[EXERCISE AIM] Rewrite the items below as a numbered list, starting with the line that contains "How far is tree" and going on through the line that contains "Answer: tree, located", and leave out blank lines.

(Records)

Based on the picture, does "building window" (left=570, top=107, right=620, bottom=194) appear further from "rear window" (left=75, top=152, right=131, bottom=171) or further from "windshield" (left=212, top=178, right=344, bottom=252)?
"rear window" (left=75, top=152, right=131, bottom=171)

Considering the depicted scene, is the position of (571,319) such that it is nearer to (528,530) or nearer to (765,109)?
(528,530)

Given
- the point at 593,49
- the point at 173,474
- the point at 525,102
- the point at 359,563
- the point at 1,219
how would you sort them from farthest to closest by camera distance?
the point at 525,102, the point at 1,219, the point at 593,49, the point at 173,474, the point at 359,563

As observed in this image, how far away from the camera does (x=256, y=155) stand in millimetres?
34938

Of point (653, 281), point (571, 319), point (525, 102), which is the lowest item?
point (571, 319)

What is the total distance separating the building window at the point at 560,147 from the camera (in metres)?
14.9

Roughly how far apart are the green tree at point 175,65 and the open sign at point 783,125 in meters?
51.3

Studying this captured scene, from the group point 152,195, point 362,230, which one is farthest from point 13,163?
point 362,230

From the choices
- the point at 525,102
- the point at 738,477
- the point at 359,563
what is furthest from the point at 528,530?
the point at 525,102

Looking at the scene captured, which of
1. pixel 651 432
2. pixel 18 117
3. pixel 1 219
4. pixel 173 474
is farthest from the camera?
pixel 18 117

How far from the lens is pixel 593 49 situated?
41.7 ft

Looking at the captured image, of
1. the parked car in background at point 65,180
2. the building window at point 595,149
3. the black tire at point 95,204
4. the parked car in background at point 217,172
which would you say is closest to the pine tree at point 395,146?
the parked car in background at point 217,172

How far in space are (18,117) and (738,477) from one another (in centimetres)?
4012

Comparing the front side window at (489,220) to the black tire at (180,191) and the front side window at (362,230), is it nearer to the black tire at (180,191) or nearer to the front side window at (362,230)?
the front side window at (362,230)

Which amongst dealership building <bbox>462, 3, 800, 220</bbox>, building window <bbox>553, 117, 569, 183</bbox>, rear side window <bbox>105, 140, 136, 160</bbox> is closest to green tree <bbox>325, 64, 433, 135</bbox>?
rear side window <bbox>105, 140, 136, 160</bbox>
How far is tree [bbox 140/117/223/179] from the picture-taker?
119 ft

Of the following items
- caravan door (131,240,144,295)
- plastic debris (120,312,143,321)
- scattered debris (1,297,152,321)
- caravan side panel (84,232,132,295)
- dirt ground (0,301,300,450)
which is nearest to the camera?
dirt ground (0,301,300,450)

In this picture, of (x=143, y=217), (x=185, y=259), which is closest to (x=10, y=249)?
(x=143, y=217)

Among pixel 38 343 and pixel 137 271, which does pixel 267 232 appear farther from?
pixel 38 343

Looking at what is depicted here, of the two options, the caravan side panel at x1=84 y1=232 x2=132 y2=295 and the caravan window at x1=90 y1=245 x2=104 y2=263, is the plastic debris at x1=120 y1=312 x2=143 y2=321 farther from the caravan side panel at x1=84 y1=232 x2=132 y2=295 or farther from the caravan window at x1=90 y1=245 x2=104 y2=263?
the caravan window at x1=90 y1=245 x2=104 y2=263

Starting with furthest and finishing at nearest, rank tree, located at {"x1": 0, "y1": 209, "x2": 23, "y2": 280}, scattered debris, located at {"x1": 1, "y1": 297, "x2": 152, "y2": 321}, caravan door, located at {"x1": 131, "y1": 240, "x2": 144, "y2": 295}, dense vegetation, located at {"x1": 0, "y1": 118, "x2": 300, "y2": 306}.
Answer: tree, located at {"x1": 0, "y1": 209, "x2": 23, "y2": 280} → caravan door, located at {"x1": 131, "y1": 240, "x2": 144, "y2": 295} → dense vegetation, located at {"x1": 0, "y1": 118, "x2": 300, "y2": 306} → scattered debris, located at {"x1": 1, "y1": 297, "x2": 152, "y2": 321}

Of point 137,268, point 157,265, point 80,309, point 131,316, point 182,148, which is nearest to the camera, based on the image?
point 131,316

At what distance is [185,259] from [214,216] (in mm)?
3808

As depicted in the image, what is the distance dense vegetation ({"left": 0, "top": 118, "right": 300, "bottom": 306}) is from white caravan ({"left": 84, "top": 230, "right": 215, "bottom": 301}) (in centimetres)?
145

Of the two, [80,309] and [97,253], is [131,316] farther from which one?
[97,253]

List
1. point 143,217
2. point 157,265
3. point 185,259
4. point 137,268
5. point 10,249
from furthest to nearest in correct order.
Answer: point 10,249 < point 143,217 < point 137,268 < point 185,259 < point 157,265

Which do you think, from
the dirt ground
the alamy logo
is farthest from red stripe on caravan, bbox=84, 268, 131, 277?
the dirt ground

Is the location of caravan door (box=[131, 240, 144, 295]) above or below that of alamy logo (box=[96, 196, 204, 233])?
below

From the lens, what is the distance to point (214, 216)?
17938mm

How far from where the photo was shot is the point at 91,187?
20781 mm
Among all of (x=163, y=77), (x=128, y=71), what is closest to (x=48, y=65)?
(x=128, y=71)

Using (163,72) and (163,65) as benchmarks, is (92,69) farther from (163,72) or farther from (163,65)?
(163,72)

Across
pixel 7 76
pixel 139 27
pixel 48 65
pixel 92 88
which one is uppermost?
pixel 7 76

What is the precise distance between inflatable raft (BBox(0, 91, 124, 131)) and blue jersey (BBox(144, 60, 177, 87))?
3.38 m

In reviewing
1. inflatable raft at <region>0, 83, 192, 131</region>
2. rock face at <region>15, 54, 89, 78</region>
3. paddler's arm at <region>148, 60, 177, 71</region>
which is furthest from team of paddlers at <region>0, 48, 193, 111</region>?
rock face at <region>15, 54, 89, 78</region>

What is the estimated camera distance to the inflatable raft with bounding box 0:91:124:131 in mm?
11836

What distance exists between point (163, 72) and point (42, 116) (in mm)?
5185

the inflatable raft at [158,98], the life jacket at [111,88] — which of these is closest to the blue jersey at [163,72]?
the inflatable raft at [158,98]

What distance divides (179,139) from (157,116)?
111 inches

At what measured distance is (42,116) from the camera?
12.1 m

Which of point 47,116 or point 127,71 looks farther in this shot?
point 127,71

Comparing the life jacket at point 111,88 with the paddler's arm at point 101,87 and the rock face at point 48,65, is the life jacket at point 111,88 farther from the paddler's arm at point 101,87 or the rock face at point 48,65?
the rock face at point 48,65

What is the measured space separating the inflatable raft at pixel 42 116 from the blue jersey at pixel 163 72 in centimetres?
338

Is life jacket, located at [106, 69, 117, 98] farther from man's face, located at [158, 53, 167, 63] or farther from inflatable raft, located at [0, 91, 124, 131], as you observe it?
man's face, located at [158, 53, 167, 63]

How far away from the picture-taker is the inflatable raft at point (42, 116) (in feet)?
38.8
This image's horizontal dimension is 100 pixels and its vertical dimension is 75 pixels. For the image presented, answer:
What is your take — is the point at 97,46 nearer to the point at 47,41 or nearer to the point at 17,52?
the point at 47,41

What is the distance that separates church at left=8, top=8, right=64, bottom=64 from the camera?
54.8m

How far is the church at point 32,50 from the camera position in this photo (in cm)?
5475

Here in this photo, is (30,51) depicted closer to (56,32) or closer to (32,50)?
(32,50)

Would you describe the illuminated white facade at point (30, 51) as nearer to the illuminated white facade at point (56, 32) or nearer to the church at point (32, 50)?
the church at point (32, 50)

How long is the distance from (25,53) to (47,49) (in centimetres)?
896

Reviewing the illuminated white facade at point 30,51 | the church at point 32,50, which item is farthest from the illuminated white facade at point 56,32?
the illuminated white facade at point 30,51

[RESULT FOR THIS TASK]
1. How far is tree [bbox 140/117/223/179] from the picture-taker?
2. 119 ft
3. Of the following items
4. - caravan door (131,240,144,295)
5. - plastic debris (120,312,143,321)
6. - scattered debris (1,297,152,321)
7. - caravan side panel (84,232,132,295)
8. - dirt ground (0,301,300,450)
9. which is nearest to the camera?
10. dirt ground (0,301,300,450)
11. In this picture, of (x=143, y=217), (x=185, y=259), which is closest to (x=10, y=249)?
12. (x=143, y=217)
13. Among pixel 38 343 and pixel 137 271, which does pixel 267 232 appear farther from?
14. pixel 38 343
15. Looking at what is depicted here, of the two options, the caravan side panel at x1=84 y1=232 x2=132 y2=295 and the caravan window at x1=90 y1=245 x2=104 y2=263, is the plastic debris at x1=120 y1=312 x2=143 y2=321 farther from the caravan side panel at x1=84 y1=232 x2=132 y2=295 or farther from the caravan window at x1=90 y1=245 x2=104 y2=263?
16. the caravan window at x1=90 y1=245 x2=104 y2=263
17. Starting with furthest and finishing at nearest, rank tree, located at {"x1": 0, "y1": 209, "x2": 23, "y2": 280}, scattered debris, located at {"x1": 1, "y1": 297, "x2": 152, "y2": 321}, caravan door, located at {"x1": 131, "y1": 240, "x2": 144, "y2": 295}, dense vegetation, located at {"x1": 0, "y1": 118, "x2": 300, "y2": 306}.
18. Answer: tree, located at {"x1": 0, "y1": 209, "x2": 23, "y2": 280} → caravan door, located at {"x1": 131, "y1": 240, "x2": 144, "y2": 295} → dense vegetation, located at {"x1": 0, "y1": 118, "x2": 300, "y2": 306} → scattered debris, located at {"x1": 1, "y1": 297, "x2": 152, "y2": 321}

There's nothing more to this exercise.